The Daily Press is plainly referring to the 10th Amendment to the U.S. Constitution, which provides:
"The powers not delegated to the United States by the Constitution, nor prohibited by it to the States, are reserved to the States respectively, or to the people."
Because the Constitution does not authorize Congress to determine the working conditions of state and local employees, the argument goes, the 10th Amendment reserves such issues to individual states.
To be sure, there are some Supreme Court decisions suggesting that Congress has the authority, employing the power to regulate interstate commerce, to regulate the terms and conditions of the employment of state and local employees. See Garcia v. San Antonio Metropolitan Transit Authority, 469 U.S. 528 (1985). However, Garcia rested upon the assumption --- controversial to be sure --- that the political process would protect states from undue intrusions on their sovereignty, there, the wages and other working conditions of transit workers. It would therefore seem that members of Congress would have a special responsibility in this context to give voice to the sort of federalism values that animate the 10th Amendment and the more general limitation on Congressional powers.
Of course, the Garcia doctrine only comes into play when Congress might otherwise possess the authority to regulate the activity in question. Since 1937, the Supreme Court has rarely struck down a federal statute because it exceeds the scope of the commerce power. In part, this track record reflects judicial deference to Congressional determinations that particular activities in fact have a substantial impact on interstate commerce thereby justifying regulation. Here again, the prospect of such deference demands legislative sensitivity to the sort of federalism concerns that led the founders to place limits on the power of the national government, what John Marshall called "the genius of the whole system."

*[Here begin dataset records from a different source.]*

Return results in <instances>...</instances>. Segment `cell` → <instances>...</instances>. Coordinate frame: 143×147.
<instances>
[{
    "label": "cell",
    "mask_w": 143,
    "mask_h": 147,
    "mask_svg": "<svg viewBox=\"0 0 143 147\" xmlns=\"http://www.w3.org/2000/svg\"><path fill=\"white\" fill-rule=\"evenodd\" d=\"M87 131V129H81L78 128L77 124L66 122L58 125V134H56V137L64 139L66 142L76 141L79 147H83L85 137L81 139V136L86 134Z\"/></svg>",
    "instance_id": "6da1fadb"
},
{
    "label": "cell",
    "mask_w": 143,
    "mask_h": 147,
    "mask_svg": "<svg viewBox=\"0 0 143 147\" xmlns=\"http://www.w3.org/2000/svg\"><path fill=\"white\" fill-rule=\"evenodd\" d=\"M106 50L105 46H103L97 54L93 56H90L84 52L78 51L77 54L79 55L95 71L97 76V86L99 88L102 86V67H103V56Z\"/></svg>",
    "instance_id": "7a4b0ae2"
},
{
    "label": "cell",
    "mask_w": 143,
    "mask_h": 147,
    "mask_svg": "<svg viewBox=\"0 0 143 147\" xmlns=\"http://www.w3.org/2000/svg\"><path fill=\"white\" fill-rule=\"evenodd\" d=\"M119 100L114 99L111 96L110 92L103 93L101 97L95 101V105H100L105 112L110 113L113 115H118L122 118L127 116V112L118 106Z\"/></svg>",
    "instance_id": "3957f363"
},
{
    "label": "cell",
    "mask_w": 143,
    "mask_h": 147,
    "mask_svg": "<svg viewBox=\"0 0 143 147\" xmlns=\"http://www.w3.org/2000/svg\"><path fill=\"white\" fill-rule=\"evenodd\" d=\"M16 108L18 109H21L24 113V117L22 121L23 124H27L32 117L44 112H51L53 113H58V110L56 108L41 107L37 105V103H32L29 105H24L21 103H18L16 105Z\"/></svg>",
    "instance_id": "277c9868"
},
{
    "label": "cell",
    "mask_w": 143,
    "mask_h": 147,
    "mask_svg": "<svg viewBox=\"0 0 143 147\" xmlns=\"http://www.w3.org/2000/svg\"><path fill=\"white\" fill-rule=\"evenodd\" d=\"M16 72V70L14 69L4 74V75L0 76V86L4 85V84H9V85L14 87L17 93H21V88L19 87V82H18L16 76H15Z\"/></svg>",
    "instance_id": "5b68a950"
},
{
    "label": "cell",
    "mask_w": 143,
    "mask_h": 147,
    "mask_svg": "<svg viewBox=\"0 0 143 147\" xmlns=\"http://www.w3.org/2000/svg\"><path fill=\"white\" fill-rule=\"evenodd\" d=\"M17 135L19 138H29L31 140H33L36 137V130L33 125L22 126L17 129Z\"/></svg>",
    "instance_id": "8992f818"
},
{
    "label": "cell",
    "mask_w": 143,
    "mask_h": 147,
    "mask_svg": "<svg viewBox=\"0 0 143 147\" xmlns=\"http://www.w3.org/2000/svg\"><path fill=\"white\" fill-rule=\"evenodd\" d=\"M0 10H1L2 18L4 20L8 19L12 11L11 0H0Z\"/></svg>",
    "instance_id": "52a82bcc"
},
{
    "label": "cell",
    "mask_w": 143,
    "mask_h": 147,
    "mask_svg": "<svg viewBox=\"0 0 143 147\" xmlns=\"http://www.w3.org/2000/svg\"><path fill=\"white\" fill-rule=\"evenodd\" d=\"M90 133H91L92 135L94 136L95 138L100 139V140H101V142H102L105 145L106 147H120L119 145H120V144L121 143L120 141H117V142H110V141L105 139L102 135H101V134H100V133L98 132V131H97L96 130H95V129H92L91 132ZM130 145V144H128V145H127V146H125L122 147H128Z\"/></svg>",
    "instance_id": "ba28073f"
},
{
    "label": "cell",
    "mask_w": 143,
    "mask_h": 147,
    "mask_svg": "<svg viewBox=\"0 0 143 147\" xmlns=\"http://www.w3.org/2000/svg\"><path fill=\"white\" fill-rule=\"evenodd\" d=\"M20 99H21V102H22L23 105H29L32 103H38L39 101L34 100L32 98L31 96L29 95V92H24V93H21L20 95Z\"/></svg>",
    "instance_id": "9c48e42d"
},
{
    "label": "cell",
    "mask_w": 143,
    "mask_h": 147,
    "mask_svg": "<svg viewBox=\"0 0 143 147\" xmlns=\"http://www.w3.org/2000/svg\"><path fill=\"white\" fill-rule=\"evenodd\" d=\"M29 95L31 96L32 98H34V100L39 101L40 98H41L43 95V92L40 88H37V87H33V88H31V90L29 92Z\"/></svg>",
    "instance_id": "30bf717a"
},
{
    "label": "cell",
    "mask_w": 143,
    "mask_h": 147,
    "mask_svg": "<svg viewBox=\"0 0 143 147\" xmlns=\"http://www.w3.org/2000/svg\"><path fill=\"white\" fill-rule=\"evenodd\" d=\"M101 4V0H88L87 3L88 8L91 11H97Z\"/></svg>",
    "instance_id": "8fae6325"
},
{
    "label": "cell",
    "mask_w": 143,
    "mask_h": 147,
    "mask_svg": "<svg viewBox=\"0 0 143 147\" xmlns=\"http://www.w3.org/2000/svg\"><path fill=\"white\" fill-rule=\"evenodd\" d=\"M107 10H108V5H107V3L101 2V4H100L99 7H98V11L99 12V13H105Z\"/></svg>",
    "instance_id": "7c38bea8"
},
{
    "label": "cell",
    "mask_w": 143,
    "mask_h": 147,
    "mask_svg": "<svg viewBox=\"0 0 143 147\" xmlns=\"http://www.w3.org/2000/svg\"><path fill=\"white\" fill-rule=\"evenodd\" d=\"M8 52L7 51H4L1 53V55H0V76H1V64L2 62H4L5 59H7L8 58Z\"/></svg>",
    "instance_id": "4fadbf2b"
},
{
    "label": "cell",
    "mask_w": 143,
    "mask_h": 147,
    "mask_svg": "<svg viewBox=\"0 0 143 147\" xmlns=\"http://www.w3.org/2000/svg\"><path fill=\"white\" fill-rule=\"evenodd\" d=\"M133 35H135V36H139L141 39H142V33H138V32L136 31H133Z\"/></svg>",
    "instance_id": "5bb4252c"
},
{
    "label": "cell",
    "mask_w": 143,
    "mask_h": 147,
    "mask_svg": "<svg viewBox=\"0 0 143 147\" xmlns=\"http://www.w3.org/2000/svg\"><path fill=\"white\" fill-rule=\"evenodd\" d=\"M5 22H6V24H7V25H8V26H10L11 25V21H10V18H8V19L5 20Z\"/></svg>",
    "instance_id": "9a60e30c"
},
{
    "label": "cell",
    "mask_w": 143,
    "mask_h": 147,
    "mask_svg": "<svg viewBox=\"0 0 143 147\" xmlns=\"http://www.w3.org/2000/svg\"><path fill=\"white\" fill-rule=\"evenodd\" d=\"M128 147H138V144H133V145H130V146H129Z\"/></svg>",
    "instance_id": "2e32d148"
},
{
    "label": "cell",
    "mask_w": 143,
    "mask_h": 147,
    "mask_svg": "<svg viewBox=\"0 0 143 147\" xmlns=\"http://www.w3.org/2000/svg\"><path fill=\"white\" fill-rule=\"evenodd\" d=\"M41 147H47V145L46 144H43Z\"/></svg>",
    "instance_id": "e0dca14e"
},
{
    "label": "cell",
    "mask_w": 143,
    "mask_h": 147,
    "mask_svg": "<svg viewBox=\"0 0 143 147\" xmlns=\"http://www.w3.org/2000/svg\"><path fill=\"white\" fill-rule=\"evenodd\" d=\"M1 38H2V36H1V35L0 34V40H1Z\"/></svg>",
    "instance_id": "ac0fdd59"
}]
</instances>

Kudos to Senator Mark Warner for displaying such sensitivity to federalism concerns in this case and protecting the sovereignty of Virginia against such unjustified intrusion into the state's authority.
More fundamentally, decisions by the Supreme Court are not the final word on the meaning of the Constitution, as Andrew Jackson, Abraham Lincoln, James Madison, and Ronald Reagan understood. That is, individual citizens and political actors, when acting within the sphere of their authority, are free to take a different view of the Constitution than that taken by the Supreme Court. So, for instance, in his first inaugural address, President Lincoln announced his opposition to the infamous Dred Scott decision. Moreover, both Andrew Jackson and Ronald Reagan vetoed legislation on constitutional grounds despite Supreme Court precedents holding that such legislation was valid. Public officials take an oath to the Constitution and not to the Supreme Court. Perhaps some Senators believed that the proposed bill exceeded the scope of their authority, properly construed.